The leader of the Labour Party has called again for a 'Minister for Vaccines' to be appointed to oversee the programme roll-out in Ireland.
Alan Kelly believes that having one person to make executive decisions on the inoculation schedule will speed up the administration of doses.
His earlier calls in the Dáil for a specialised ministerial role were rejected by Taoiseach Micheál Martin in December.
Speaking to On The Record with Gavan Reilly, Deputy Kelly said there needs to be consistency in the vaccination roll-out.

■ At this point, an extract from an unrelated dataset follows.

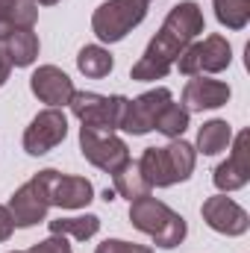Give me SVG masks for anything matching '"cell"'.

"I know everyone is working flat out but I think personally someone should be in charge of this, I don't think it can be done directly by a committee," he stated.
"I believe we need transparency, just as regards giving people hope and positivity so every day when we're announcing the amount of people infected, the amount of people in hospital, we should also be announcing the amount of people who have been vaccinated."
The Tipperary TD added that the immunisation roll-out will likely "become a huge logistical issue", and that the most important thing at the moment is to get as many people vaccinated as quickly as possible.
He said: "From an executive point of view, doing things by committee, and there's always a committee behind the scenes, there has to be one person who makes calls quickly.
"Speed trumps perfection, so a minister, I believe, would be the right way to go.
"I just think in a national emergency, in a situation like this where it's so important, we should do that to avoid issues or situations where there is a delay."
It comes as Deputy Kelly criticised the Government’s new agreement with private hospitals as “a bad deal for the public when our acute hospital system is under severe pressure.”
The deal, agreed with 16 private hospitals, will see them making up to 30% of their capacity available to the HSE, depending on the levels of virus the country is facing.
He said today: "This is the biggest emergency we've ever had as a country in modern times, we need this capacity.
"Whatever our people need, we should be able to get access to our private hospitals in a national emergency.
"Tonight, tomorrow night, we could have really serious issues and we need access to the totality of whatever we need, whether it's public or private in order to ensure people's lives are safe and people are treated well and that's why this deal makes me nervous.
"Certainly, for me, it's not at the capacity or the extent that we potentially from an elasticity point of view require and that makes me very concerned."
The Labour leader added that the deal needs to be implemented "immediately".